The new AI tooling, called Builderbot, executes over 200,000 operations per day. It also merges roughly 1,500 pull requests per week. Block shared these figures to show how autonomous AI agents are taking on a measurable share of the work that actually gets shipped to production.
How Builderbot Works
Builderbot is essentially an orchestration layer. It coordinates multiple AI agents across Block’s entire codebase. Unlike typical coding assistants that work on a single repository, Builderbot understands the full codebase — every service, API, and convention.
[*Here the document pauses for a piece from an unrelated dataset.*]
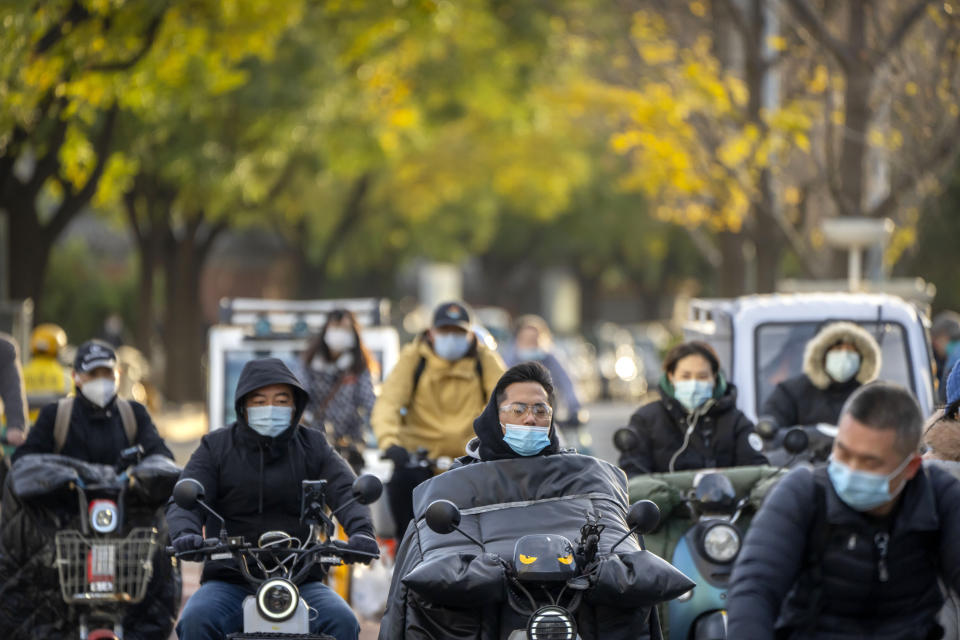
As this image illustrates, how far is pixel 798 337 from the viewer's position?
39.3 ft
This means any engineer at Block can make changes anywhere in the company’s systems, even if they’ve never worked on that part before.
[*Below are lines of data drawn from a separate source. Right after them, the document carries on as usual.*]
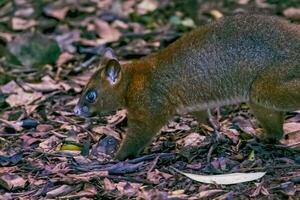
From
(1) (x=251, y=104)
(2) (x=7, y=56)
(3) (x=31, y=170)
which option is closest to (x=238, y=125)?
(1) (x=251, y=104)

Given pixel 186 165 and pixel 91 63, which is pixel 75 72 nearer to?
pixel 91 63

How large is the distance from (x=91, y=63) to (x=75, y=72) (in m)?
0.35

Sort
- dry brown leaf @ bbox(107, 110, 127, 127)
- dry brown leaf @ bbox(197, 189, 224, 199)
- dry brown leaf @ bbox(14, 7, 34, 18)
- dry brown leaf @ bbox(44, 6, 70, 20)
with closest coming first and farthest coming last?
dry brown leaf @ bbox(197, 189, 224, 199) → dry brown leaf @ bbox(107, 110, 127, 127) → dry brown leaf @ bbox(44, 6, 70, 20) → dry brown leaf @ bbox(14, 7, 34, 18)

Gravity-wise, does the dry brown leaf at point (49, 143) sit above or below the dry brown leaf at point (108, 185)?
above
“An engineer working on Cash App can use it to make a change in a Square service they’ve never touched, because the system already knows how that service works,” the company explained.
Brad Axen, head of AI capabilities at Block, described Builderbot as “the missing layer between AI coding tools and how engineering actually works at scale.” He added that what once took months now takes days.
The tool also sheds light on Block’s earlier decision to lay off 40% of its staff in February. Dorsey attributed that move partly to the rapid acceleration of AI at the company.
The Shift to AI-Native Engineering
Block believes the transition from AI-assisted coding to AI-native engineering is one of the most important conversations in tech right now. “The problems we’re solving aren’t unique to Block: orchestrating AI agents across a massive codebase, maintaining quality at speed, keeping humans focused on judgment and taste rather than scaffolding,” the company noted.
Block isn’t alone in this trend. Engineers at Spotify have been using a background coding agent called Honk, which runs a version of Claude via Anthropic’s Agent SDK. Co-CEO Gustav Söderström said in a February earnings call that Spotify’s best developers “have not written a single line of code since December.”
Google CEO Sundar Pichai revealed in April that three-quarters of the company’s new code is AI-generated. Meanwhile, Microsoft CEO Satya Nadella stated that Microsoft now uses AI to write between 20% and 30% of the code powering its software.
These examples suggest that AI agents are moving beyond simple code generation. They are now capable of understanding large codebases, executing complex tasks, and handling a significant portion of production work. For many companies, this means engineers can focus more on decision-making and product design, leaving repetitive coding tasks to the machines.